Compiti da svolgere:
1. Nel brano sui CDS greci, quanto dovrà sborsare Unicredit?
2. Riscrivi la parte del brano sui CDS greci compresa tra "Attualmente, secondo la" e "fait plus peur)", estremi inclusi, mettendo "Banca centrale europea" al posto di "BCE".
3. Traduci in inglese questa frase del brano sui CDS greci: «Ci saranno dei perdenti e dei vincenti, ma non fallimenti bancari», dice il solito anonimo alto funzionario europeo a Le Monde.

Adesso però, giura Le Monde, «lo scatenamento dei CDS non fa più paura». I loschi signori della speculazione, insieme ai «supervisori» europei, hanno avuto parecchi mesi – pagati dai greci con l’agonia – per valutare i dati, e trafficarli.

Attualmente, secondo la camera di compensazione americana, benchè il valore bruto dei contratti CDS sulla Grecia ammonti a quasi 69 miliardi di dollari, il loro «valore netto» si valuta a soli – si fa per dire – 3,2 miliardi di dollari, pari a 2,43 miliardi di euro. Dato il regalino di mille miliardi di euro fatto dalla BCE alle banche (i famosi prestiti all’1%), i loschi signori ritengono che le banche possano assorbire questa nuova bottarella.

«Ci saranno dei perdenti e dei vincenti, ma non fallimenti bancari», dice il solito anonimo alto funzionario europeo a Le Monde. (Le déclenchement des CDS ne fait plus peur)

Fra i perdenti c’è (come dubitarne?) la nostra valorosa Unicredit che dovrà sborsare 240 milioni, Deutsche Bank che ne sborserà 77, BNP Paribas 74 milioni. Fra i vincenti, ossia fra coloro che saranno pagati per i CDS che hanno comprato, la HSBC e la RBS, due banche inglesi, che riceveranno dai perdenti, l’una sui 194 milioni e l’altra, 177. Cifre che sembrano non preoccupare. (Greek credit swaps ruling divides investors)

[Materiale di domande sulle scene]
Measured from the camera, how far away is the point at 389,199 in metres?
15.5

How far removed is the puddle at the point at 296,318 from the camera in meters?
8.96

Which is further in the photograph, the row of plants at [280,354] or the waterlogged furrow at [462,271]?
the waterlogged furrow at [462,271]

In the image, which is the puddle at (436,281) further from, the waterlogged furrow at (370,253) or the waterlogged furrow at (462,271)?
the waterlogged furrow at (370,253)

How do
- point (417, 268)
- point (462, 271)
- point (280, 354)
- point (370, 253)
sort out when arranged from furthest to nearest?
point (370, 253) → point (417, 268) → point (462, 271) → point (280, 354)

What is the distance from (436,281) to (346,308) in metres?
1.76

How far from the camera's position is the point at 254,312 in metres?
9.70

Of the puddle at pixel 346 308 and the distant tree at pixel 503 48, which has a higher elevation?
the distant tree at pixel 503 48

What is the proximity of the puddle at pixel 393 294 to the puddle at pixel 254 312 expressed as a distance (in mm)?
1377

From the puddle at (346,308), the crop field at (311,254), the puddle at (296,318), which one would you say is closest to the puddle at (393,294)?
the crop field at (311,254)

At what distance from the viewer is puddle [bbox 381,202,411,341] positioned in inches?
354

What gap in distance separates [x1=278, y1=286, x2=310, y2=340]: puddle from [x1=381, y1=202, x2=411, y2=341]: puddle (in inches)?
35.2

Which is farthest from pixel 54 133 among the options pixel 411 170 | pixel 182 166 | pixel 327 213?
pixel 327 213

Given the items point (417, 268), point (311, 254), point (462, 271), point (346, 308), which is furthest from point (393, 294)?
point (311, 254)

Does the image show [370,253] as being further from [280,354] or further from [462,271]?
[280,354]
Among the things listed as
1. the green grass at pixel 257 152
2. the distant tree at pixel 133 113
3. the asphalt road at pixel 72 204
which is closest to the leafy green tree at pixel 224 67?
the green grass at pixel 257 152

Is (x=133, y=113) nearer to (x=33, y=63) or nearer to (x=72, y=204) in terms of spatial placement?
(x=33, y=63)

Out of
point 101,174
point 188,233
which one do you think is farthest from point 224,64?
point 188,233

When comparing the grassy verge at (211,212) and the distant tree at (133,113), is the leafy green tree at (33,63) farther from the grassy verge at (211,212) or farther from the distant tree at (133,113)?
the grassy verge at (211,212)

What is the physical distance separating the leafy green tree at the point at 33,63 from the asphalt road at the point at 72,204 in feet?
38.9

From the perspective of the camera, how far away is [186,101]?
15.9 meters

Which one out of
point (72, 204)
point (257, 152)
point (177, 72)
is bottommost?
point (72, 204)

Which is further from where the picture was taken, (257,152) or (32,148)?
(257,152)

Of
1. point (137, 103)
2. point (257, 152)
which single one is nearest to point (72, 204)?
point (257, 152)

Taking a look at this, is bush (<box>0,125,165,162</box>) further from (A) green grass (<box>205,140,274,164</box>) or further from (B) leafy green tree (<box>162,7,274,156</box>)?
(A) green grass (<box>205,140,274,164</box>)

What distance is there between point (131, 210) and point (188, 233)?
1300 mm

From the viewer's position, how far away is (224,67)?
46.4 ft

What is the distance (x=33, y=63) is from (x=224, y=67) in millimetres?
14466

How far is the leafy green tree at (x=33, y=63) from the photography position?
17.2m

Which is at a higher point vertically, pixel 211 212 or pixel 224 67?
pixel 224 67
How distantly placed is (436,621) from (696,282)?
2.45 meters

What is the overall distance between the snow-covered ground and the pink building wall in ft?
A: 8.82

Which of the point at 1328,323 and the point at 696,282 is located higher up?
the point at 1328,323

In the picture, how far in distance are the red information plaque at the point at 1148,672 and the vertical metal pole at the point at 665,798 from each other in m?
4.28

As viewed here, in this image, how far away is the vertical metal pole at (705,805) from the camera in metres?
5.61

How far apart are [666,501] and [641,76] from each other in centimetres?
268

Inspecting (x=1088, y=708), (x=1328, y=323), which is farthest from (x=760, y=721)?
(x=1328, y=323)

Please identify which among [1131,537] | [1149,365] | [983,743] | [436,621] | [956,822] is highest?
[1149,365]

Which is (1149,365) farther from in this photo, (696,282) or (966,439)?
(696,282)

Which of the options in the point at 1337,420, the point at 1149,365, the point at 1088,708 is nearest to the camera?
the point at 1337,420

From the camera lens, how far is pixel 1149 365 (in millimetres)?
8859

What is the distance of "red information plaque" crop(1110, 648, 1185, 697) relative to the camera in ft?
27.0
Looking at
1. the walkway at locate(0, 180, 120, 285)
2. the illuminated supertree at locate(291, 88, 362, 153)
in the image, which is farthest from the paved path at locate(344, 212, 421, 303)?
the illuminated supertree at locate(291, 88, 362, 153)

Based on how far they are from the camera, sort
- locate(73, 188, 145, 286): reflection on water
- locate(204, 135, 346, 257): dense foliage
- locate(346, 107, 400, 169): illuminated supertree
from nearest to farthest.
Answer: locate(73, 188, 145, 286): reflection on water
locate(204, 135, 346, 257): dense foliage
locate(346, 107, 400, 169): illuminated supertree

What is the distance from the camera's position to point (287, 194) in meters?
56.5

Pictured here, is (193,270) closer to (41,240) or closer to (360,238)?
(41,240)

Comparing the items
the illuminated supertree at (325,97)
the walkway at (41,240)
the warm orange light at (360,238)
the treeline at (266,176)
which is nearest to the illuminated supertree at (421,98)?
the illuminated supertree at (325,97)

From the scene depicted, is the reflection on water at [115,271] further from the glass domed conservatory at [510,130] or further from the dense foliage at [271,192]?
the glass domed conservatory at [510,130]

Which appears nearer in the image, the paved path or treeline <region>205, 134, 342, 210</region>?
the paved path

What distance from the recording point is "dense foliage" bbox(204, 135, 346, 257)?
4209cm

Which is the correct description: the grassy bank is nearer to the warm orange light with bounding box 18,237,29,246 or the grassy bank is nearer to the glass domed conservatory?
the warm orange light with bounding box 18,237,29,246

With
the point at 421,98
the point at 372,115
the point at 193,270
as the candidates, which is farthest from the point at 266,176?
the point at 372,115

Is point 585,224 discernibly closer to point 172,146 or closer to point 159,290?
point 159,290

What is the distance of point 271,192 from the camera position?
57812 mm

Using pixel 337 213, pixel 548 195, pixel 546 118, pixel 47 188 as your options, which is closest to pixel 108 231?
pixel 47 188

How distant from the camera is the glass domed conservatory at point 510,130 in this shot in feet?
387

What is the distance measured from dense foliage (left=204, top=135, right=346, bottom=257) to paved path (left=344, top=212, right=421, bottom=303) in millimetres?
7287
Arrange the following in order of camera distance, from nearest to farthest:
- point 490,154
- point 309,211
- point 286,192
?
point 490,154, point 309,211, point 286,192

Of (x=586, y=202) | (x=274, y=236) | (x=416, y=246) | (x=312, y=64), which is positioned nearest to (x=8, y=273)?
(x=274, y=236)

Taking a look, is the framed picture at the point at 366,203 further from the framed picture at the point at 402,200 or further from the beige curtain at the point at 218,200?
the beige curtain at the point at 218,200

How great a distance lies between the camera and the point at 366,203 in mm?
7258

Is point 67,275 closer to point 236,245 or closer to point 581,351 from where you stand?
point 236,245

Le risposte:
1. Unicredit dovrà sborsare 240 milioni.

2.
Attualmente, secondo la camera di compensazione americana, benchè il valore bruto dei contratti CDS sulla Grecia ammonti a quasi 69 miliardi di dollari, il loro «valore netto» si valuta a soli – si fa per dire – 3,2 miliardi di dollari, pari a 2,43 miliardi di euro. Dato il regalino di mille miliardi di euro fatto dalla Banca centrale europea alle banche (i famosi prestiti all’1%), i loschi signori ritengono che le banche possano assorbire questa nuova bottarella.

«Ci saranno dei perdenti e dei vincenti, ma non fallimenti bancari», dice il solito anonimo alto funzionario europeo a Le Monde. (Le déclenchement des CDS ne fait plus peur)

3. "There will be losers and winners, but no bank failures," the usual anonymous senior European official tells Le Monde.